----- Recorded information
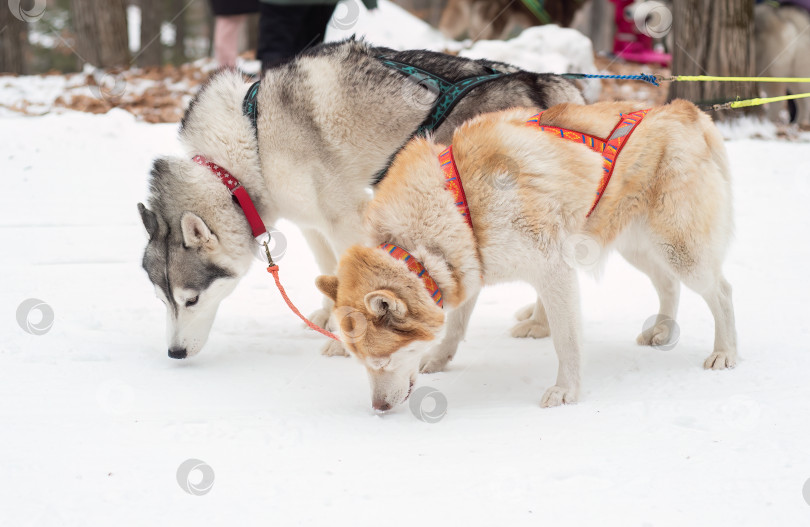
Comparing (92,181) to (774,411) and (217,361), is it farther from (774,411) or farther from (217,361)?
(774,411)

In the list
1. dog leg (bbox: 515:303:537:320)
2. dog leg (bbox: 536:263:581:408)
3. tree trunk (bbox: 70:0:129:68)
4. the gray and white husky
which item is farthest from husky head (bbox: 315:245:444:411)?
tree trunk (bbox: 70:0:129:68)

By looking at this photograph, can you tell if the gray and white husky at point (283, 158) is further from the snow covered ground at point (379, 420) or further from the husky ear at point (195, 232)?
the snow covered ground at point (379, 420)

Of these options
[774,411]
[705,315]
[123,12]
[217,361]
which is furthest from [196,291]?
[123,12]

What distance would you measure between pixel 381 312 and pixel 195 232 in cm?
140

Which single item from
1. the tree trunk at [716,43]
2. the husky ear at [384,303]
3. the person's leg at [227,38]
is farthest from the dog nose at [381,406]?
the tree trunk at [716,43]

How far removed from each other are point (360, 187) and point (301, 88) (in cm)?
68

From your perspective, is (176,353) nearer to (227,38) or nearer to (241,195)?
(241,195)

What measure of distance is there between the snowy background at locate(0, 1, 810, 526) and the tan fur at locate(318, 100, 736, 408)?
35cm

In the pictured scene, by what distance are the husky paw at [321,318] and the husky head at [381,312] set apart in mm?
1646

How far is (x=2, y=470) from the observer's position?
----------
_Exercise:_ Give the data above as a JSON list of strings with one string per line. Omit blank lines and the pictures.

_Reply:_
[
  "Comparing (92,181) to (774,411) and (217,361), is it farther from (774,411) or farther from (217,361)?",
  "(774,411)",
  "In the list",
  "1. dog leg (bbox: 515:303:537:320)",
  "2. dog leg (bbox: 536:263:581:408)",
  "3. tree trunk (bbox: 70:0:129:68)",
  "4. the gray and white husky",
  "which item is farthest from husky head (bbox: 315:245:444:411)?",
  "tree trunk (bbox: 70:0:129:68)",
  "By looking at this photograph, can you tell if the gray and white husky at point (283, 158) is further from the snow covered ground at point (379, 420) or further from the husky ear at point (195, 232)?",
  "the snow covered ground at point (379, 420)",
  "Of these options",
  "[774,411]",
  "[705,315]",
  "[123,12]",
  "[217,361]",
  "which is furthest from [196,291]?",
  "[123,12]",
  "What distance would you measure between pixel 381 312 and pixel 195 232 in cm?",
  "140",
  "Which single item from",
  "1. the tree trunk at [716,43]",
  "2. the husky ear at [384,303]",
  "3. the person's leg at [227,38]",
  "is farthest from the dog nose at [381,406]?",
  "the tree trunk at [716,43]",
  "How far removed from each other are point (360, 187) and point (301, 88) (in cm)?",
  "68",
  "From your perspective, is (176,353) nearer to (227,38) or nearer to (241,195)?",
  "(241,195)",
  "What measure of distance is there between the snowy background at locate(0, 1, 810, 526) and the tan fur at locate(318, 100, 736, 408)?",
  "35cm",
  "In the pictured scene, by what distance are the husky paw at [321,318] and the husky head at [381,312] set apart in mm?",
  "1646",
  "How far is (x=2, y=470) from the observer's position?"
]